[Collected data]
————

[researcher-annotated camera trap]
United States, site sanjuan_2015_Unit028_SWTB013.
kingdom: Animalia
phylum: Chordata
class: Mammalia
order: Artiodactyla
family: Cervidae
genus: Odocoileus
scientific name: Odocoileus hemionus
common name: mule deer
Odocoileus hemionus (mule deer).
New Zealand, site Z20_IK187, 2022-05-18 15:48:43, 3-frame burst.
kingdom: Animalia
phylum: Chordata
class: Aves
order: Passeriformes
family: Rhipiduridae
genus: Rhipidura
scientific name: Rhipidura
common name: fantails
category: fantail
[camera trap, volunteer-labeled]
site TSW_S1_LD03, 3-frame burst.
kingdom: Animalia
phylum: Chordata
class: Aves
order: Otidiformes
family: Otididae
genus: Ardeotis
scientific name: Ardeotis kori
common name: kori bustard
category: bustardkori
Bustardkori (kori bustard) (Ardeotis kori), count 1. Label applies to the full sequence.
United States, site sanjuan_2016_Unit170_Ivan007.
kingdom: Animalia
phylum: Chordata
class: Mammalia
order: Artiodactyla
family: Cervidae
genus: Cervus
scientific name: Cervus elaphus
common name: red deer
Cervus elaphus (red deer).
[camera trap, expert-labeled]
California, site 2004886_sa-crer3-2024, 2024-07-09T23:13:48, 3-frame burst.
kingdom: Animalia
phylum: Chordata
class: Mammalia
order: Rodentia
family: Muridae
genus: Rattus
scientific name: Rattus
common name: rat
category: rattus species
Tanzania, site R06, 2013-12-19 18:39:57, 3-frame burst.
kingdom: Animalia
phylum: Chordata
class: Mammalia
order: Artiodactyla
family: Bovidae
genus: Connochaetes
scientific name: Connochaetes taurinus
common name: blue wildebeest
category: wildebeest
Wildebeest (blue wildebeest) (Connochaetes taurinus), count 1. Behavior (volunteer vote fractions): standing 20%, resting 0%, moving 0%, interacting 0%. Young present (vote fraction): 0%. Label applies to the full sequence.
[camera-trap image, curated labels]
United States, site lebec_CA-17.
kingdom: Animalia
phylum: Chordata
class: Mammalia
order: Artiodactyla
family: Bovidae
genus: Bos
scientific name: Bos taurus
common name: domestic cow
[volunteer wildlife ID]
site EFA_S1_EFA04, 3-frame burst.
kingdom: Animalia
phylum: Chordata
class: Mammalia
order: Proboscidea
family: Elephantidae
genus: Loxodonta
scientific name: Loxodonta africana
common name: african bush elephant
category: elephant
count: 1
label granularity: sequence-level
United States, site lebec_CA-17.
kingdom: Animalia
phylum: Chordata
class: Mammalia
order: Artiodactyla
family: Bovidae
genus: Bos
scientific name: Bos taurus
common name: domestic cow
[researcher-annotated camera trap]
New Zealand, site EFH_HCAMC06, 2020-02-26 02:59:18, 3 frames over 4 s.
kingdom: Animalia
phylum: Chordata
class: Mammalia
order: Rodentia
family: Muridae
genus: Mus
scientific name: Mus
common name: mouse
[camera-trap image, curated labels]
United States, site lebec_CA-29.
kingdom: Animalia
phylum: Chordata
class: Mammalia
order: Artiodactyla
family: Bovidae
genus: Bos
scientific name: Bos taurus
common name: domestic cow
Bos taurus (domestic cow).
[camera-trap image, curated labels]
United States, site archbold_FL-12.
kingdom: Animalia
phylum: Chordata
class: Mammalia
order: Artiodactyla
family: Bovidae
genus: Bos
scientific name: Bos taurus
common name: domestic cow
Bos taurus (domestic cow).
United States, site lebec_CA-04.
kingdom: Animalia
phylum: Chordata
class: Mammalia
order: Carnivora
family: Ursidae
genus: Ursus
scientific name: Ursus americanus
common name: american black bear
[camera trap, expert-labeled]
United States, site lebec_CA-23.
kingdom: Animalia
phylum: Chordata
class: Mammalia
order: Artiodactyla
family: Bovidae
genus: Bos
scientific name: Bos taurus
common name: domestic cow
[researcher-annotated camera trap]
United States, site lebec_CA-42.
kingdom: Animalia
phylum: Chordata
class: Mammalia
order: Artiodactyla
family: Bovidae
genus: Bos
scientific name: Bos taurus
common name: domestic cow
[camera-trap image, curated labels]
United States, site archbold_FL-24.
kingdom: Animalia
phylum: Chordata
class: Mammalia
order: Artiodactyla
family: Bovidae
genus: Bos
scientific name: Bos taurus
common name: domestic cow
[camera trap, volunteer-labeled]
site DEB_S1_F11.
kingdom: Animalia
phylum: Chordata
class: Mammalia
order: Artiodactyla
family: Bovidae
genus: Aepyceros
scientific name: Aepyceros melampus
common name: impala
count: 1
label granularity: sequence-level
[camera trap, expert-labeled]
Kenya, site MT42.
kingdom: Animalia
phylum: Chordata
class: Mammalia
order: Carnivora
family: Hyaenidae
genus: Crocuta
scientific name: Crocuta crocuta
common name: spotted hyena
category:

————

[PROBLEM DESCRIPTION] Set down all the entries again, word for word.

[RESPONSE FOR THIS EXERCISE]
[researcher-annotated camera trap]
United States, site sanjuan_2015_Unit028_SWTB013.
kingdom: Animalia
phylum: Chordata
class: Mammalia
order: Artiodactyla
family: Cervidae
genus: Odocoileus
scientific name: Odocoileus hemionus
common name: mule deer
Odocoileus hemionus (mule deer).
New Zealand, site Z20_IK187, 2022-05-18 15:48:43, 3-frame burst.
kingdom: Animalia
phylum: Chordata
class: Aves
order: Passeriformes
family: Rhipiduridae
genus: Rhipidura
scientific name: Rhipidura
common name: fantails
category: fantail
[camera trap, volunteer-labeled]
site TSW_S1_LD03, 3-frame burst.
kingdom: Animalia
phylum: Chordata
class: Aves
order: Otidiformes
family: Otididae
genus: Ardeotis
scientific name: Ardeotis kori
common name: kori bustard
category: bustardkori
Bustardkori (kori bustard) (Ardeotis kori), count 1. Label applies to the full sequence.
United States, site sanjuan_2016_Unit170_Ivan007.
kingdom: Animalia
phylum: Chordata
class: Mammalia
order: Artiodactyla
family: Cervidae
genus: Cervus
scientific name: Cervus elaphus
common name: red deer
Cervus elaphus (red deer).
[camera trap, expert-labeled]
California, site 2004886_sa-crer3-2024, 2024-07-09T23:13:48, 3-frame burst.
kingdom: Animalia
phylum: Chordata
class: Mammalia
order: Rodentia
family: Muridae
genus: Rattus
scientific name: Rattus
common name: rat
category: rattus species
Tanzania, site R06, 2013-12-19 18:39:57, 3-frame burst.
kingdom: Animalia
phylum: Chordata
class: Mammalia
order: Artiodactyla
family: Bovidae
genus: Connochaetes
scientific name: Connochaetes taurinus
common name: blue wildebeest
category: wildebeest
Wildebeest (blue wildebeest) (Connochaetes taurinus), count 1. Behavior (volunteer vote fractions): standing 20%, resting 0%, moving 0%, interacting 0%. Young present (vote fraction): 0%. Label applies to the full sequence.
[camera-trap image, curated labels]
United States, site lebec_CA-17.
kingdom: Animalia
phylum: Chordata
class: Mammalia
order: Artiodactyla
family: Bovidae
genus: Bos
scientific name: Bos taurus
common name: domestic cow
[volunteer wildlife ID]
site EFA_S1_EFA04, 3-frame burst.
kingdom: Animalia
phylum: Chordata
class: Mammalia
order: Proboscidea
family: Elephantidae
genus: Loxodonta
scientific name: Loxodonta africana
common name: african bush elephant
category: elephant
count: 1
label granularity: sequence-level
United States, site lebec_CA-17.
kingdom: Animalia
phylum: Chordata
class: Mammalia
order: Artiodactyla
family: Bovidae
genus: Bos
scientific name: Bos taurus
common name: domestic cow
[researcher-annotated camera trap]
New Zealand, site EFH_HCAMC06, 2020-02-26 02:59:18, 3 frames over 4 s.
kingdom: Animalia
phylum: Chordata
class: Mammalia
order: Rodentia
family: Muridae
genus: Mus
scientific name: Mus
common name: mouse
[camera-trap image, curated labels]
United States, site lebec_CA-29.
kingdom: Animalia
phylum: Chordata
class: Mammalia
order: Artiodactyla
family: Bovidae
genus: Bos
scientific name: Bos taurus
common name: domestic cow
Bos taurus (domestic cow).
[camera-trap image, curated labels]
United States, site archbold_FL-12.
kingdom: Animalia
phylum: Chordata
class: Mammalia
order: Artiodactyla
family: Bovidae
genus: Bos
scientific name: Bos taurus
common name: domestic cow
Bos taurus (domestic cow).
United States, site lebec_CA-04.
kingdom: Animalia
phylum: Chordata
class: Mammalia
order: Carnivora
family: Ursidae
genus: Ursus
scientific name: Ursus americanus
common name: american black bear
[camera trap, expert-labeled]
United States, site lebec_CA-23.
kingdom: Animalia
phylum: Chordata
class: Mammalia
order: Artiodactyla
family: Bovidae
genus: Bos
scientific name: Bos taurus
common name: domestic cow
[researcher-annotated camera trap]
United States, site lebec_CA-42.
kingdom: Animalia
phylum: Chordata
class: Mammalia
order: Artiodactyla
family: Bovidae
genus: Bos
scientific name: Bos taurus
common name: domestic cow
[camera-trap image, curated labels]
United States, site archbold_FL-24.
kingdom: Animalia
phylum: Chordata
class: Mammalia
order: Artiodactyla
family: Bovidae
genus: Bos
scientific name: Bos taurus
common name: domestic cow
[camera trap, volunteer-labeled]
site DEB_S1_F11.
kingdom: Animalia
phylum: Chordata
class: Mammalia
order: Artiodactyla
family: Bovidae
genus: Aepyceros
scientific name: Aepyceros melampus
common name: impala
count: 1
label granularity: sequence-level
[camera trap, expert-labeled]
Kenya, site MT42.
kingdom: Animalia
phylum: Chordata
class: Mammalia
order: Carnivora
family: Hyaenidae
genus: Crocuta
scientific name: Crocuta crocuta
common name: spotted hyena
category:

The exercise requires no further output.